Repeat the data below word for word, starting at the line that contains "How far from the vantage" and continuing through the end of the data.

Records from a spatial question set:
────────

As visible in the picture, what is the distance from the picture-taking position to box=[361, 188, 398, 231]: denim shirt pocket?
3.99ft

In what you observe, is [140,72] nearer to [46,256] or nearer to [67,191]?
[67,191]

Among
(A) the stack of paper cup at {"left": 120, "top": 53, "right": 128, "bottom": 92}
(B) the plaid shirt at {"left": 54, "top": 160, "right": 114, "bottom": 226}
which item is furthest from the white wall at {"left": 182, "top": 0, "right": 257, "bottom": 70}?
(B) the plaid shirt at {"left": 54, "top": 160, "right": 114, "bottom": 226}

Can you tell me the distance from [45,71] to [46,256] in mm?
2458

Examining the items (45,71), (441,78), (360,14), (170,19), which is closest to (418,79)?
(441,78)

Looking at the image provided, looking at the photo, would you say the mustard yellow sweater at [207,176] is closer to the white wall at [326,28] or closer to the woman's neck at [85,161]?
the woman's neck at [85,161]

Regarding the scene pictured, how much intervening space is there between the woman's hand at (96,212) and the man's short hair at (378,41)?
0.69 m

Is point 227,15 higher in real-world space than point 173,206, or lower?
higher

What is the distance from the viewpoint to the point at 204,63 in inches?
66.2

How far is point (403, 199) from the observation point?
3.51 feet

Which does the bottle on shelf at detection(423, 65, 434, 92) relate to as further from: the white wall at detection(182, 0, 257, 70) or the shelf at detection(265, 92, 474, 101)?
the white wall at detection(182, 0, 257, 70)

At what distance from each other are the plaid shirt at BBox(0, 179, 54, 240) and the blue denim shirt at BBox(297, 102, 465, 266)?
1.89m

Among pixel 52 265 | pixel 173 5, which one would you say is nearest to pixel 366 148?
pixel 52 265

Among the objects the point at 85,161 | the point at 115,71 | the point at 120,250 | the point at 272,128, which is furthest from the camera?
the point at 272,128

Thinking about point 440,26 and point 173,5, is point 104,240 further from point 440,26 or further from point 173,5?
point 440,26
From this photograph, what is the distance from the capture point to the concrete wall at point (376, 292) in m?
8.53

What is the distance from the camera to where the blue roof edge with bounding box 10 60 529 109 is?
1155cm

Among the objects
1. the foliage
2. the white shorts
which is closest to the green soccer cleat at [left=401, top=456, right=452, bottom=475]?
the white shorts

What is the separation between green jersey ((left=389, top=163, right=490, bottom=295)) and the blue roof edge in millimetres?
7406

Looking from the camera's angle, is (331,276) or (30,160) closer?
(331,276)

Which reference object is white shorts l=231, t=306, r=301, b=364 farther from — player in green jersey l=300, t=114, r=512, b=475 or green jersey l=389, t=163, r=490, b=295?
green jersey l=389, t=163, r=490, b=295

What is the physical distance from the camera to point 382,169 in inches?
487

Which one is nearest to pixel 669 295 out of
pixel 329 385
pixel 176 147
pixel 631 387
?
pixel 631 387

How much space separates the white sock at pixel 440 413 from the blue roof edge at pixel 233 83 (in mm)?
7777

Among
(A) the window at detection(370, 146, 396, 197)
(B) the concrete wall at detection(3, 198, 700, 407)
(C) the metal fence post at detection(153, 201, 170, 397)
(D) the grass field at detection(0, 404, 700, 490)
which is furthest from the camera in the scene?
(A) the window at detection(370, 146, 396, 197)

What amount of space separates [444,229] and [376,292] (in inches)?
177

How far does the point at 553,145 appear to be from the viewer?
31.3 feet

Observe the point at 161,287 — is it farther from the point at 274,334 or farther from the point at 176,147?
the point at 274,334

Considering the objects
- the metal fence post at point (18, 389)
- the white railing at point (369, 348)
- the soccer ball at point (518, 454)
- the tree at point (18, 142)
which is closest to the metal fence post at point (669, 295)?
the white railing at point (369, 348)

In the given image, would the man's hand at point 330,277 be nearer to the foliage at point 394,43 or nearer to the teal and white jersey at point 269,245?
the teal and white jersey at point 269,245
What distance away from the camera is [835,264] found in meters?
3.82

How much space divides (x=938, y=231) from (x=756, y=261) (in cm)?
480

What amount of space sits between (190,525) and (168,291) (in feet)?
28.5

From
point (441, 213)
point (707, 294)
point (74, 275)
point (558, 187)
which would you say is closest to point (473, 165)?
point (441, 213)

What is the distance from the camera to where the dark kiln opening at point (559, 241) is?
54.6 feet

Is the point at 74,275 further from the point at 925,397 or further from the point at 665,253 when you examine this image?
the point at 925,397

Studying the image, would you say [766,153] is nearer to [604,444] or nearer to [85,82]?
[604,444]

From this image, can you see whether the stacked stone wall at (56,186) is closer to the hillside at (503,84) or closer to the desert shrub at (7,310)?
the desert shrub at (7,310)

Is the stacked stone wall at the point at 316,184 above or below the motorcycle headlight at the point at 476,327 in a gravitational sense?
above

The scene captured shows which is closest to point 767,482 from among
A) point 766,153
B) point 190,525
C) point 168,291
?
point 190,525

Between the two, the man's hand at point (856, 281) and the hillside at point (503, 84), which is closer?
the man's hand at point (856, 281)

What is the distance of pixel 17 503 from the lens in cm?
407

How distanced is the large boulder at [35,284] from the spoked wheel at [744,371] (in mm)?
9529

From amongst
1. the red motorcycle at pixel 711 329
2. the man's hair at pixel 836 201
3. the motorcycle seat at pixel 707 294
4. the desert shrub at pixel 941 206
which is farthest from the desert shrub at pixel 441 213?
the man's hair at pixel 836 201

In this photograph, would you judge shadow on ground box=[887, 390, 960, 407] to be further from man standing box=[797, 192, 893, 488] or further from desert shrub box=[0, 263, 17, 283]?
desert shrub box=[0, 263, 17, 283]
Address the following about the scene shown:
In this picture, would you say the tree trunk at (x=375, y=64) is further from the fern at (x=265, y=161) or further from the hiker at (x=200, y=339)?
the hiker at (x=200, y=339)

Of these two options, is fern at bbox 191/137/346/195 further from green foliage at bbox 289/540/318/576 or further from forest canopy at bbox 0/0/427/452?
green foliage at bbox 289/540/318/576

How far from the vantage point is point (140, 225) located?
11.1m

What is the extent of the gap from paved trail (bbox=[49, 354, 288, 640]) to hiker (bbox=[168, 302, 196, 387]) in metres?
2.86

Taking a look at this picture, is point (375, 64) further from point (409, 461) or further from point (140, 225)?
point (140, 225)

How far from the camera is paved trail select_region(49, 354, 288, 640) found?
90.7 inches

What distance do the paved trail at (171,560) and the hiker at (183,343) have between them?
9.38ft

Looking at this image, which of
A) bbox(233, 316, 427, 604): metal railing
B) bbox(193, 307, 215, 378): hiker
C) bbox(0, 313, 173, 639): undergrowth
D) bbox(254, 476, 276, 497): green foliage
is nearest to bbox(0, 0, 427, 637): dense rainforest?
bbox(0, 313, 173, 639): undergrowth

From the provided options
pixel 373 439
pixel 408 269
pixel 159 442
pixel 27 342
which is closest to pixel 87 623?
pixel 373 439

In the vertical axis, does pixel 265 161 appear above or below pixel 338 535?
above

────────

(Exercise answer):
How far from the vantage point is point (140, 225) located?
11.1m

What is the extent of the gap from paved trail (bbox=[49, 354, 288, 640]) to hiker (bbox=[168, 302, 196, 387]) in metres?
2.86

Taking a look at this picture, is point (375, 64) further from point (409, 461) or further from point (140, 225)?
point (140, 225)

How far from the camera is paved trail select_region(49, 354, 288, 640) found?
90.7 inches

What distance do the paved trail at (171,560) and the hiker at (183,343) have between them?
9.38ft

Looking at this image, which of
A) bbox(233, 316, 427, 604): metal railing
B) bbox(193, 307, 215, 378): hiker
C) bbox(0, 313, 173, 639): undergrowth
D) bbox(254, 476, 276, 497): green foliage
is nearest to bbox(0, 0, 427, 637): dense rainforest?
bbox(0, 313, 173, 639): undergrowth

From the provided options
pixel 373 439
pixel 408 269
pixel 159 442
pixel 27 342
which is closest to pixel 87 623?
pixel 373 439

In the vertical axis, does pixel 265 161 appear above or below pixel 338 535?
above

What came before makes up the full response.